I know there are already some great cloud-based tools for monitoring or process managing but I want to build some pretty custom logic depending on exits and stderr messages, etc.
A great tool that I already use is built with Node.js, called PM2, however, I don’t have the ability to add custom logic and even if I did… if I bug finds it’s way into my custom logic, Node.js isn’t fault-tolerant.
I’m not sure if many problems exist like this, but I am essentially trying to monitor blockchain nodes… Downtime is incredibly expensive because the nodes have to “catch-up” for the period in which new blocks were being created. There’s a whole slew of different custom logic triggers depending on the blockchain software’s behaviour. I hate to bring up blockchain because it’s such a buzzword, but I think that the problem could apply to any other log-based distributed system (monitoring kafka nodes for example).
personally, I’d add a simple /health style checkpoint to your app, expose it to something like collectd using its curl plugin for an up/down type check, and funnel the results into http://riemann.io/ I’ve been using this setup for a long time, across multiple customers, and it’s super flexible, and not overly hard to get your head around. You can set up multiple riemann servers that monitor each other if required, and you can get collectd to send data to multiple riemann instances as well. Cool kids these days would probably go for prometheus, but I’ve not tried that myself.
Maybe my phrasing can be improved. I need the same functionality as an Elixir supervisor, except I need it for non-elixir applications.

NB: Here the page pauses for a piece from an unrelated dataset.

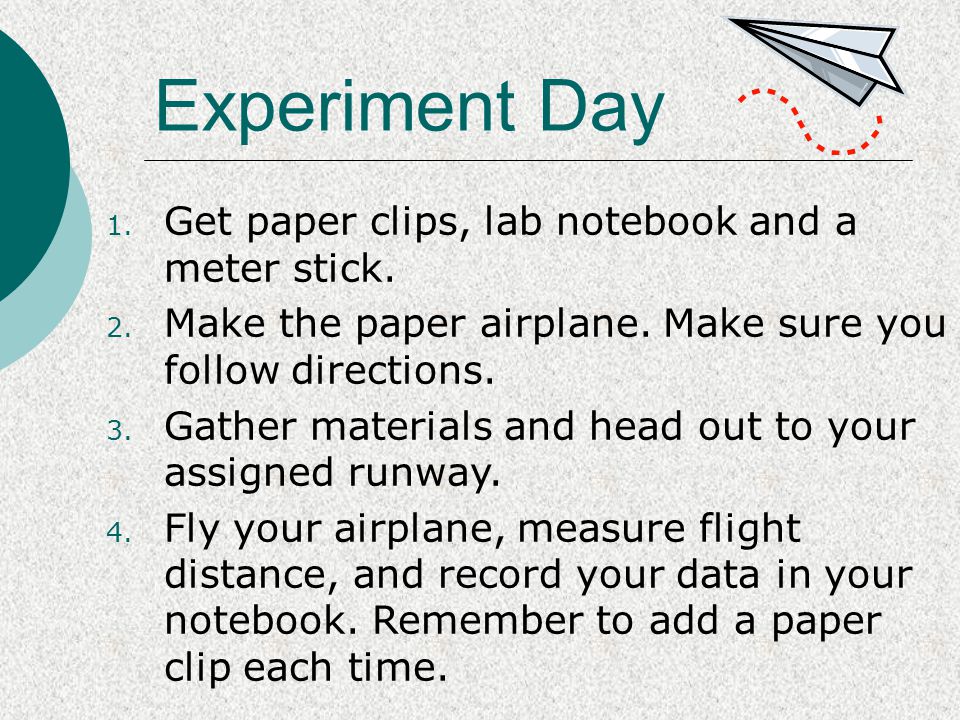 Experiment Day

1. Get paper clips, lab notebook and a meter stick.
2. Make the paper airplane. Make sure you follow directions.
3. Gather materials and head out to your assigned runway.
4. Fly your airplane, measure flight distance, and record your data in your notebook. Remember to add a paper clip each time.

Having different callbacks run on failure (depending on the reason) is critical. Having automatic restarts or triggering the process on a different server is also essential. I know that Elixir does a very good job of this for monitoring a distributed cluster of other Elixir applicarions. I’m trying to figure out if it’s overkill to use that functionality on “external” (external to the BEAM) applications.
The beam has a pretty big memory footprint compared to applications like nagios but I need to do more than just monitor.
Haha I’m fairly new to Elixir, but I actually found Port easier to use than Porcelain. It’s quite probable that I just didn’t know what I was doing before getting Port to work. I have a little PoC that works really well, I can kill a node.js process and restart it and the restart works well if the elixir process dies too.
I’m still a little concerned that running the whole BEAM vm is overkill though. For a Node.js process is definitely is as it’s using more memory than my little PoC.